* [SOURCE DOCUMENT]:
•••

Welcome back to the Lovecraft reread, in which two modern Mythos writers get girl cooties all over old Howard’s sandbox, from those who inspired him to those who were inspired in turn.

This week, we’re reading Nadia Bulkin’s “Pro Patria,” first published in 2015 in Joseph S. Pulver’s Cassilda’s Song anthology. Spoilers ahead. Trigger warning for suicide.

“Joseph Garanga watched a small brown gecko crawl, belly to the wood, across the open window sill, and wondered why an institution that called itself the National University had installed neither window panes nor air conditioning.”

Summary

Joseph Garanga, political science professor at the National University of Concordia, isn’t entirely displeased when graffiti proclaims that “Garanga’s Law” is “The Restitution of the Damned.” He doesn’t know what that means, but it’s flattering to think he’s been elevated to the level of a Newton or Fermi, even if by a populace incapable of driving through an intersection without inviting head injury. After all, he is one of the few competent social scientists keeping newly independent Concordia from rolling out of the cradle and cracking open its skull. Wasn’t he President Michael Dayamon’s university mentor? Who guided the new President through the nationalization of companies wrested from the ousted Empire? Who’s helping him draft a constitution to replace the interim mishmash cobbled together on the eve of revolution?

Joseph’s irritated when literature professor Robert Fileppo interrupts his conference with graduate student Adela to ask if he’s “seen the yellow sign.” What new nonsense is this? Fileppo’s astonished Joseph hasn’t read the book. It’s all about Joseph’s subject, see. Governance.

The book Fileppo puts on Joseph’s desk is leatherbound, redolent of the dungeon. The King in Yellow. Sounds like a child’s book, and Joseph immediately hates the thing. Adela, however, would like to read it. Fileppo looks over dark-skinned Adela and remarks that the book hasn’t been translated yet. Grimly she says she doesn’t need it translated. She knows their former conquerors’ tongue.

President Dayamon summons Joseph to the National Palace. Joseph’s horrified to see that Michael’s exchanged his plain cotton suit for ex-Regent McMurphy’s brass-dripping white uniform. Shock follows shock. It’s one thing for Fileppo to tout the latest fetish of a culture-starved bourgeoisie, but for Michael to produce a copy of The King in Yellow? For him to call it “the new Machiavelli” and say that “the top minds in the world’s capitals are all studying this text”? Joseph cautions Michael that their old rulers don’t have all the answers.

•••

* [PROBLEM DESCRIPTION]: In the reread article above, take the part that opens with the words "Joseph’s irritated when" and closes with "subject, see. Governance.", and write it out again with "graduate student" swapped for "doctoral student".

* [RECORDED INFORMATION]:
•••

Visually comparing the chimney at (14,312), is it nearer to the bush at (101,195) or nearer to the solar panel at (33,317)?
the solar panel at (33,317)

•••

* [SOLUTION BELOW]:
Joseph’s irritated when literature professor Robert Fileppo interrupts his conference with doctoral student Adela to ask if he’s “seen the yellow sign.” What new nonsense is this? Fileppo’s astonished Joseph hasn’t read the book. It’s all about Joseph’s subject, see. Governance.